Biography
Research
Research overview
How organisms achieve their intriguing biological complexity with an amazing ability to respond to environmental stress and infections is a fascinating and perplexing question. One strategy is through the action of enzymes that modify proteins to rapidly change protein behaviour and function. Ubiquitin ligases are a family of enzymes my lab investigates which are integral to this. They tag their substrates with a 76 amino acid tag, called ubiquitin. This modification can change a protein’s stability, localisation and trafficking within the cell. Ubiquitin signalling has different consequences in different cell types and under different conditions. My lab studies this signalling in normal and pathological conditions to understand the mechanisms of a wide range of diseases, like Parkinson’s disease, cancer, male sterility and anaemia. We aim to exploit the exquisite specificity of ubiquitin ligase enzymology to invent novel therapeutics.
Neuroprotective roles of Fbxo7/PARK15
Parkinson’s disease is the second most common neurodegenerative disease, affecting more than 6 million people worldwide, where the majority of cases are sporadic and approximately 10% of cases are inherited. In 2008, the first case of Parkinsonian pyramidal syndrome was linked to a mutation in FBXO7, and since then many other pathological recessive mutations have been identified.
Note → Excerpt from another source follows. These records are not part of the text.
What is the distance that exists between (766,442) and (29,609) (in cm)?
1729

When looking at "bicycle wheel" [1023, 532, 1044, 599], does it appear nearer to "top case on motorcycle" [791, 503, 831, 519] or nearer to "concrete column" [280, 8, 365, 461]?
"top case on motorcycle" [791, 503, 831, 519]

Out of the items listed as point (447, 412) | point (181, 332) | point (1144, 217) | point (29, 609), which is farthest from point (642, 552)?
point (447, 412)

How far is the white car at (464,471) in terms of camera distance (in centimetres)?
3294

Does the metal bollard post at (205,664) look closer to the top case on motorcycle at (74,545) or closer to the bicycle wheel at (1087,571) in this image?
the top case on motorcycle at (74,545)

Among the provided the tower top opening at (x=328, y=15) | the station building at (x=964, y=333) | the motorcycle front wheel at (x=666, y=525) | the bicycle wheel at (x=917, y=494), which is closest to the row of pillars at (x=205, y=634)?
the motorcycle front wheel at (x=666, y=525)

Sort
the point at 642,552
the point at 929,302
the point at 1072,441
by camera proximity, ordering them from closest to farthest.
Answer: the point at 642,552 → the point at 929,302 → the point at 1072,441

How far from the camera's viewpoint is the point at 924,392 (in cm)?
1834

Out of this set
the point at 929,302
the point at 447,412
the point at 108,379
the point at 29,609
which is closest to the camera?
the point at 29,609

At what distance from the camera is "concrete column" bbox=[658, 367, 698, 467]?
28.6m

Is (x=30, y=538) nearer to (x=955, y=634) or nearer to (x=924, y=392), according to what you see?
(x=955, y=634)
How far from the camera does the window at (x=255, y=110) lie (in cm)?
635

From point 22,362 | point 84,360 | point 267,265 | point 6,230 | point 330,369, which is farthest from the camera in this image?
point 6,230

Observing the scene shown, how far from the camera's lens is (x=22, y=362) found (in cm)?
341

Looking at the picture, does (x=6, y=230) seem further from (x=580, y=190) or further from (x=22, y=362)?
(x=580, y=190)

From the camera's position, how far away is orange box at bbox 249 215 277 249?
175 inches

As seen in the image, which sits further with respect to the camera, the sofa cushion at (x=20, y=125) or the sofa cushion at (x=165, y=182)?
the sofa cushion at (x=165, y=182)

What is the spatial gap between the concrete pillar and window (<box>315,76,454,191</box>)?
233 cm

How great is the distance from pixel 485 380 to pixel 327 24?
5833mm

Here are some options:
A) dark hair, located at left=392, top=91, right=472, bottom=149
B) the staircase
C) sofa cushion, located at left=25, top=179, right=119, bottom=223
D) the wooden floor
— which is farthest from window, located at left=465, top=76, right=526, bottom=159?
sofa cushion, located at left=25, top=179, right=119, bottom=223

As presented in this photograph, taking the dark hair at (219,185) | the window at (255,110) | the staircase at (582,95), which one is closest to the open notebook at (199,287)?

Having shown Fbxo7 acts in a common pathway with the stress-activated kinase, PINK1, and another ubiquitin ligase, Parkin, to enable stress-activated mitophagy, we are using dopaminergic cell and mouse models to identify which cellular pathways will rescue the ensuing neuronal cell death caused by the loss of Fbxo7.
Fbxo7 as a scaffold for the G1 phase cell cycle kinase, Cdk6
During the G1 phase of the cell cycle, the cell integrates extracellular and intracellular signalling and ‘decides’ whether to progress into S phase and initiate DNA synthesis. This transition is safeguarded by the retinoblastoma family of checkpoint proteins, which are inactivated by phosphorylation by the G1 kinases, cyclin D/Cdk4 or cyclin D/Cdk6. More recent descriptions of distinct substrate preferences, restricted expression patterns, and cell-cycle independent roles for Cdk4 and Cdk6 allow us to distinguish between the functions of these kinases.
We discovered Fbxo7 functions as a specific assembly factor for Cdk6 with D-type cyclins, and have described the pathological effects of the loss of its expression on the cell cycle of highly proliferative cell types like erythroblasts and T lymphoblasts. Our goal is to understand whether the loss of Fbxo7’s pathological effects are mediated through its role in regulating Cdk6 control of cell proliferation via pRb or its other substrates and cell cycle-independent functions.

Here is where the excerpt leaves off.